В моей голове происходили вещи, которые явно не должны были происходить там, и я чувствовал, что не в моих силах остановить их. Очевидно, таково желание машин, решил я, потому что никаким другим способом мне не удавалось объяснить теплую волну, разлившуюся по моему затылку и задней части шеи.

Образы возникали у меня перед глазами. Основой для них служил рисунок на ленте, по-прежнему струившийся у меня перед глазами; мои руки немедленно воплощали эти образы в реальность, стыкуя металл с металлом, вставляя стержни в отверстия, совершенствуя заготовку, которая исчезла с ленты транспортера у меня на глазах за смену до этого, чтобы обнаружиться под моей кроватью среди мотков проволоки, оплавленных медных шариков и мятых полос алюминия.

В ушах у меня приглушенно звучал шум моего рабочего места на конвейере — шипение, скрежет, вибрация, стук капель, визг искр, — мои руки, подчиняясь этим звукам, включали их в процесс. В моей памяти всплывала кирпичная стена за конвейером, ненадежные ступеньки, ведущие вверх, тревожная тень решетки, заменявшей потолок, струи сжатого пара, вырывавшиеся наружу, и сполохи красного пламени, скрытого ими. И эти инструкции тоже воспринимались моими руками и воплощались в металл.

Я дышал тяжело и часто. Я чувствовал себя абсолютно отделенным от своего тела, а клапаны, вделанные в мой череп, срабатывали через нерегулярные промежутки времени, снижая давление.

И вот в руках у меня оказалось что-то совершенно новое, что-то размером с небольшую человеческую голову, ощетинившееся выведенными наружу проводами, изогнутыми болтами и сломанным литьем. Кровь струилась из многочисленных порезов на моих пальцах. Пот лился рекой со лба.

Предмет, который я держал в руках, был практически шарообразным.

Детали, составлявшие его, образовывали нечто похожее на лицо, которое, казалось, ухмылялось мне.

Я вращал мое изделие в руках, потрясенный тем, что оно совершенно не походило на обычную продукцию нашей сборочной линии. Однако хорошо знакомая мне трубка, торчащая из-под слоя обугленной марли, была по-прежнему заметна, и ее измененная оконечность еще отчетливее бросалась в глаза.

С крышечкой на конце и двумя крошечными поперечными перекладинами с каждой стороны.

Я провел рукой по стене передо мной и через ярд или два наткнулся на маленькую щель, расположенную чуть-чуть выше уровня глаз. Я приблизил к ней глаза и тщательно изучил ее. Затем поднял всю конструкцию и приложил ее к стене. Трубка идеально вошла в отверстие неправильной формы.

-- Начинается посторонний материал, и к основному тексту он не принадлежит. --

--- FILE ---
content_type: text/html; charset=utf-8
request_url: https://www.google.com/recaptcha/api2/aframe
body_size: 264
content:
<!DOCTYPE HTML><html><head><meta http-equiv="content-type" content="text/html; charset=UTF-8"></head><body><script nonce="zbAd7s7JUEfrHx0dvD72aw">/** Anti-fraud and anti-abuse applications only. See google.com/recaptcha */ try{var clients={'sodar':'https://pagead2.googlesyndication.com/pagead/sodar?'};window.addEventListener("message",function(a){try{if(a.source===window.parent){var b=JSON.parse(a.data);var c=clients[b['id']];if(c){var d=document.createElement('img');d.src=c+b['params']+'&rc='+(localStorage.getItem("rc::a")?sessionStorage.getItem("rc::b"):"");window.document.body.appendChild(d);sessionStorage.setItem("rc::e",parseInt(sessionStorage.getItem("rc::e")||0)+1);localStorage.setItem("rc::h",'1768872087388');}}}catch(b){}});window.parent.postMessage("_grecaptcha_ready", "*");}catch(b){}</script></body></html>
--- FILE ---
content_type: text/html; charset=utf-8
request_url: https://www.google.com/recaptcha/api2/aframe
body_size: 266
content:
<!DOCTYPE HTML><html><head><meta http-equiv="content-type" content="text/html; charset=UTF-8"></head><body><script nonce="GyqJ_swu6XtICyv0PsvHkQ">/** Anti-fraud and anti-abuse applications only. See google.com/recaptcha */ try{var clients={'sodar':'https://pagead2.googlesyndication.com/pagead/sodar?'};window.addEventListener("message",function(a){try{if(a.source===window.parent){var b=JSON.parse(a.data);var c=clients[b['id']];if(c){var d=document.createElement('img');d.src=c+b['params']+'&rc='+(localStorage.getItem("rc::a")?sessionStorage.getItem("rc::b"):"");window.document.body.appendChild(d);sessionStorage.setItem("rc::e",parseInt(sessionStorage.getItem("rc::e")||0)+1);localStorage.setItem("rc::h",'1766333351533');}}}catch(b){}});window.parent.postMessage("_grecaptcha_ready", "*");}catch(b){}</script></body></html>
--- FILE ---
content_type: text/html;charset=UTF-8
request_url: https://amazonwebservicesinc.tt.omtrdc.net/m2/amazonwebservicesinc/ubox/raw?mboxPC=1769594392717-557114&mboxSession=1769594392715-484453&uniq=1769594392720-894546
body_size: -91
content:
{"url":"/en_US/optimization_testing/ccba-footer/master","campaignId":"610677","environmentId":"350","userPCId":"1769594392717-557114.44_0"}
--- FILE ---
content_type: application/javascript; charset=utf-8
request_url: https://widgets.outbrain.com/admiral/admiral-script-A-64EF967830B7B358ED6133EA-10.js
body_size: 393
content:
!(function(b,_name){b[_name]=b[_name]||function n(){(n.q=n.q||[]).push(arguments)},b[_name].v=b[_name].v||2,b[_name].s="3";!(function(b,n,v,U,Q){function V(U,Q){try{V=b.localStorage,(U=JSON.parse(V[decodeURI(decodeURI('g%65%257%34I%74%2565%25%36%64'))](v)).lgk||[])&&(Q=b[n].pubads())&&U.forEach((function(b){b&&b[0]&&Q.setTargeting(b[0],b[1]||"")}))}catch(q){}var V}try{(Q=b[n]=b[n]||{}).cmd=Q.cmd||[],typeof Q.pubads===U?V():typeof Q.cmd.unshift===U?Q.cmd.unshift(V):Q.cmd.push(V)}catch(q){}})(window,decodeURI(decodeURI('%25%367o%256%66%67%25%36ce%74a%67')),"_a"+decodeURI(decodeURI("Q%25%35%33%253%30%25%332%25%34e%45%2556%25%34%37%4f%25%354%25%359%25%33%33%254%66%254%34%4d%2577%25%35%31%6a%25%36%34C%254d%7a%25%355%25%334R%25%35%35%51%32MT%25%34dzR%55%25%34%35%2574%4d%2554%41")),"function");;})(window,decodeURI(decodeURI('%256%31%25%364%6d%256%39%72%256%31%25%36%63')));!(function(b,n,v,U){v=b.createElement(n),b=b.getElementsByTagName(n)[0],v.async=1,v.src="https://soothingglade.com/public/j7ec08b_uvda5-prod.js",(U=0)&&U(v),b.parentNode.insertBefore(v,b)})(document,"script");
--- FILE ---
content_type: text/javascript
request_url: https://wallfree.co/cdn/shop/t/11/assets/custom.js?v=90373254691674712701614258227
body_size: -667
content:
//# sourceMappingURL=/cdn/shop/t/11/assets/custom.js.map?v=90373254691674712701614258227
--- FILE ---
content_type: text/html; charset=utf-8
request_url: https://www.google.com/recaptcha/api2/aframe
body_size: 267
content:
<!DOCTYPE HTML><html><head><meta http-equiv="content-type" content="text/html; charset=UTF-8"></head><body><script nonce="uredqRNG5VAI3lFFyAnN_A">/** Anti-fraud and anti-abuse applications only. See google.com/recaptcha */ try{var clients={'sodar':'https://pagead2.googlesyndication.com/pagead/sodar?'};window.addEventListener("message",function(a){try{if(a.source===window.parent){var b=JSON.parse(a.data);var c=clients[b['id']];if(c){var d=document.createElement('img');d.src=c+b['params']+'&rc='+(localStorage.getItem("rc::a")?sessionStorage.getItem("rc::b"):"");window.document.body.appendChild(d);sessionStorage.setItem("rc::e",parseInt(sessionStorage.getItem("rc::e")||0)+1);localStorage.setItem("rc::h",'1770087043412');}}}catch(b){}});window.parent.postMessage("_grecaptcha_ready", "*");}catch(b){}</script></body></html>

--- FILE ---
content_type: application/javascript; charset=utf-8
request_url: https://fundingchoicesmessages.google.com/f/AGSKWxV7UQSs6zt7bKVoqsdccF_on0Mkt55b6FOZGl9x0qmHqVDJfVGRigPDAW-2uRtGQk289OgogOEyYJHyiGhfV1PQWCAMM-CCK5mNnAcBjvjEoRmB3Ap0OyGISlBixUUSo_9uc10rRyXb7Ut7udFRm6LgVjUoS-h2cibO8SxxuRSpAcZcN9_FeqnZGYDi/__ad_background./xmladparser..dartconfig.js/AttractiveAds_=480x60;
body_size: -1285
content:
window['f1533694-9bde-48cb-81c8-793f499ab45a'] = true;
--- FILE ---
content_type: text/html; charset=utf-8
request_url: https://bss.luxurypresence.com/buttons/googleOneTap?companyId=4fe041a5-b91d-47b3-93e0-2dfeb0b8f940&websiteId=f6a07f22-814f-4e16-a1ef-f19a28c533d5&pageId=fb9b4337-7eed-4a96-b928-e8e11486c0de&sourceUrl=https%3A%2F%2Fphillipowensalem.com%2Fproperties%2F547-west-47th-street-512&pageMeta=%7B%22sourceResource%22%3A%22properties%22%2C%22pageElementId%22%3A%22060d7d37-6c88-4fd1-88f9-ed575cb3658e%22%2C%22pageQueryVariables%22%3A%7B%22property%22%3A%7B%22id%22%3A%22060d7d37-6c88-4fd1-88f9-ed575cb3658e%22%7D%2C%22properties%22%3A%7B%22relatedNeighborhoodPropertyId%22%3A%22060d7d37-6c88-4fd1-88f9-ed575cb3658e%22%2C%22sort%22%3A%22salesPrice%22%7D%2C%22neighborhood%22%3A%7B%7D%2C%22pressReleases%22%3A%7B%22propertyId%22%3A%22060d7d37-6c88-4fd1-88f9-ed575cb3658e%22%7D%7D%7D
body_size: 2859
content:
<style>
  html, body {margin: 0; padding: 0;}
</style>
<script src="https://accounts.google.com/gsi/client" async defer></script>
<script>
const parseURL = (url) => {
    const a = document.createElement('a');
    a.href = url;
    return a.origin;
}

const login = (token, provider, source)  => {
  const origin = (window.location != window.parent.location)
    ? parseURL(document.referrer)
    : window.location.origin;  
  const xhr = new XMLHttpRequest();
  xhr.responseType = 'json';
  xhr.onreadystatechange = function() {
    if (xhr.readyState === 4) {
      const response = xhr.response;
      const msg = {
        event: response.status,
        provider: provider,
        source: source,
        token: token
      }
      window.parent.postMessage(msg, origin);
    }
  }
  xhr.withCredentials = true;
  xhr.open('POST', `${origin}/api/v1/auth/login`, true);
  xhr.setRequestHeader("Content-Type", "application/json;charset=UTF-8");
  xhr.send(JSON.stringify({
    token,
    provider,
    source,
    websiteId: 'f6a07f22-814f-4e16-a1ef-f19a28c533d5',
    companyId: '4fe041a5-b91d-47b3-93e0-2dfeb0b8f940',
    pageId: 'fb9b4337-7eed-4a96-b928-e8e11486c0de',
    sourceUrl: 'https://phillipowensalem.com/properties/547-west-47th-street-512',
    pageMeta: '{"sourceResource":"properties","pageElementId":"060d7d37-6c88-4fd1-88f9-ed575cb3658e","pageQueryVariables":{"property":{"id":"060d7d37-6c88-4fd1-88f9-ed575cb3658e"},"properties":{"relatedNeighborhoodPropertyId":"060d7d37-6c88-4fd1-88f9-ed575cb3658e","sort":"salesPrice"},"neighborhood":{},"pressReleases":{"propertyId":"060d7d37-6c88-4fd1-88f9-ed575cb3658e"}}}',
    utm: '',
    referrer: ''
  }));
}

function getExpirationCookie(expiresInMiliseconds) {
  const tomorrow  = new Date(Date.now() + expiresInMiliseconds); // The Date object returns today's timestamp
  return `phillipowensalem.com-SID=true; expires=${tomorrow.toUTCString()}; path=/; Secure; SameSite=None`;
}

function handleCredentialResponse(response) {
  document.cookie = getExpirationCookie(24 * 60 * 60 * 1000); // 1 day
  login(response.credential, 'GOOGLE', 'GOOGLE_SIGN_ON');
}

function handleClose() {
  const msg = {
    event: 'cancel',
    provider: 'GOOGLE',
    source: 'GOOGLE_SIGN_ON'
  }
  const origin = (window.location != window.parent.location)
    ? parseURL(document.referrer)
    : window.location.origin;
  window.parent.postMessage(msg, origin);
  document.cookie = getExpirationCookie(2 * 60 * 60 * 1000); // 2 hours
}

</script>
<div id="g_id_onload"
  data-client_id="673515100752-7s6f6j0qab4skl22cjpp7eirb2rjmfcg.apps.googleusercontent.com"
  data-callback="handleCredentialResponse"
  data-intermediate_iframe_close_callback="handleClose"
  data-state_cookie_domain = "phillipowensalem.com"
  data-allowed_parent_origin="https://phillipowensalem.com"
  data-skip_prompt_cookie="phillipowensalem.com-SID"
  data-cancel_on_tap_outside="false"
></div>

Что-то щелкнуло, когда я повернул изделие, и перекладины совместились с соответствующими узлами, скрытыми внутри переполненной механикой стены.

Я оставил висеть изделие на стене и опустился на занемевшие от долгого стояния на цыпочках ноги.

Вокруг нас механизмы продолжали трудиться, как ни в чем не бывало.

Мое изделие, несмотря на всю свою нелепость, смотрелось так, словно ему всегда полагалось быть там. Некоторое время спустя оно начало вращаться — сначала неуверенно и рывками, но затем вращение его стало быстрым и ровным.

Оно вкручивалось в стену в такт с движениями всех остальных машин.

Озноб пробежал у меня по спине от того, чему я стал свидетелем, но тут я услышал отдаленный звук шагов, ступающих по решетке у меня над головой, поспешил обратно к своей кровати, лег и прикрылся ворохом грязных и рваных простыней. Я продолжал следить за тем, как новорожденный механизм интегрируется со стеной. Тем временем шаги приближались, и я почувствовал, что надзиратель уже совсем близко.